Conservative projections by the Intergovernmental Panel on Climate Change (IPCC) suggest that the chemistry of seawater could change by 0.3 pH units by 2050 (see below for background information on pH and ocean acidification). In the October 1, 2008 issue of Geophysical Research Letters, Keith Hester and his coauthors calculate that this change in ocean acidity would allow sounds to travel up to 70 percent farther underwater. This will increase the amount of background noise in the oceans and could affect the behavior of marine mammals....Things affect other things. Go figure.
Hester's research shows once again how human activities are affecting the Earth in far-reaching and unexpected ways. As the researchers put it in their paper, "The waters in the upper ocean are now undergoing an extraordinary transition in their fundamental chemical state at a rate not seen on Earth for millions of years, and the effects are being felt not only in biological impacts but also on basic geophysical properties, including ocean acoustics."

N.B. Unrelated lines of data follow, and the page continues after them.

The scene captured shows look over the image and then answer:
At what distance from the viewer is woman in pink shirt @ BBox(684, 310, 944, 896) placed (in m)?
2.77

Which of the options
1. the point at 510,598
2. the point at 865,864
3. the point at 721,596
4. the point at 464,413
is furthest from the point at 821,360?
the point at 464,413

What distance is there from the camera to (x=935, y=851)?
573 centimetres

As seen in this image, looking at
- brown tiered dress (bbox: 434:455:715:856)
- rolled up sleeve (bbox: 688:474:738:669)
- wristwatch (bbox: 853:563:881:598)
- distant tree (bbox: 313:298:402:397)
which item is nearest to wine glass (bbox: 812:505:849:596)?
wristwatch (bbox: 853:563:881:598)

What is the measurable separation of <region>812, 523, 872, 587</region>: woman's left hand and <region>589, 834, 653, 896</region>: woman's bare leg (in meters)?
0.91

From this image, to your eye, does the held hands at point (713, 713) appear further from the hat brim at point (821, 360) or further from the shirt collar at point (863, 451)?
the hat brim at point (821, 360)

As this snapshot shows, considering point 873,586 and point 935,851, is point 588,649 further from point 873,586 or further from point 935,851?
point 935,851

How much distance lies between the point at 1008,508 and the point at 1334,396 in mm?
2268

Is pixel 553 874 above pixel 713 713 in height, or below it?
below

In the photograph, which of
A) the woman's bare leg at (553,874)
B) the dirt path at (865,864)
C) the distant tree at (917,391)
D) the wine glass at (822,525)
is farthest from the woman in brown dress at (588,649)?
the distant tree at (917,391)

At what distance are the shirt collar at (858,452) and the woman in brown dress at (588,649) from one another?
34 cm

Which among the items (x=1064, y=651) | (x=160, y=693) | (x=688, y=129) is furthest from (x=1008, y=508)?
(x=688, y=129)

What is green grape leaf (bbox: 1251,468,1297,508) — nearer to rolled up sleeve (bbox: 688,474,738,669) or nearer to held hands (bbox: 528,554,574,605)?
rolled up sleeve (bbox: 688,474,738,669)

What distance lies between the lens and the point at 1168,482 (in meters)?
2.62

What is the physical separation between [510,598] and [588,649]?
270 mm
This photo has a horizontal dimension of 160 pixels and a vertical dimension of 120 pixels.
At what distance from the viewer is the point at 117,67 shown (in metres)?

Presumably, calculations of the allowable noise levels for wind-farm turbines, and undersea warfare training exercises, and acoustic deterrent devices will take ongoing acidification into account.
What depresses me about all this -- aside from the obvious -- is that the more effects climate change has, the less seriously it seems to be taken among skeptics. Just as consensus is seen as collusion, each new concern is met with greater disbelief: "Now they're saying global warming will make fish go deaf! Bwa ha ha!"
It's certainly not due to any lack of imagination. The same people usually have no problem teasing out the hidden connections between gays and subprime mortgages, or immigrants and Morgellons disease. And the analogical intricacies of liberal fascism are as child's play to them.
But even among people who accept that warming is real but natural, the idea that it could have serious, wide-ranging, unexpected effects remains downright alien: perhaps the world's getting a tiny bit warmer, the argument goes, but how could that possibly affect disease transmission, or the incidence of wildfires? If anything, the inactivists seem to be even more complacent than the denialists, which is no mean feat.
A recent article in Science discusses the tendency to find connections and patterns where they don't exist. I'm more impressed by the ability to ignore them where they do.